═══ Data in this exercise ═══
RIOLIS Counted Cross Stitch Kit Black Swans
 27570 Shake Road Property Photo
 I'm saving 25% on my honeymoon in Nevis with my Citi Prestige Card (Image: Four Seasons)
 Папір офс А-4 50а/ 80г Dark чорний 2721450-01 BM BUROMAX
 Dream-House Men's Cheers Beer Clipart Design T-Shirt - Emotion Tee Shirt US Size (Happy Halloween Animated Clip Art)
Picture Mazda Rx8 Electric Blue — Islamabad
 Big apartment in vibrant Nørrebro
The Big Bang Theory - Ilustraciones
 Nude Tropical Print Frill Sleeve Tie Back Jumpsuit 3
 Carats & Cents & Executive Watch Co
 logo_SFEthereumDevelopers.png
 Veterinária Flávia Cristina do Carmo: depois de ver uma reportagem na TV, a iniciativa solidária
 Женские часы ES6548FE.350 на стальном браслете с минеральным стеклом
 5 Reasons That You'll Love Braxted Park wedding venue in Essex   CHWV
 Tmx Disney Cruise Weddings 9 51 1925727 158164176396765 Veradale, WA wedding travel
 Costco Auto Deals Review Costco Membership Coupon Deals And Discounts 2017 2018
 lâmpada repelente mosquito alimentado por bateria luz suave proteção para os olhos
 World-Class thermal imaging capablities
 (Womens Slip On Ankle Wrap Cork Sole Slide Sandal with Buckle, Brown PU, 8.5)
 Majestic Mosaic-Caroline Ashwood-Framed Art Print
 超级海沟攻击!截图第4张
═══
**Goal of the exercise:**
Show me every line in the data above that includes "wedding".

**Task result:**
 5 Reasons That You'll Love Braxted Park wedding venue in Essex   CHWV
 Tmx Disney Cruise Weddings 9 51 1925727 158164176396765 Veradale, WA wedding travel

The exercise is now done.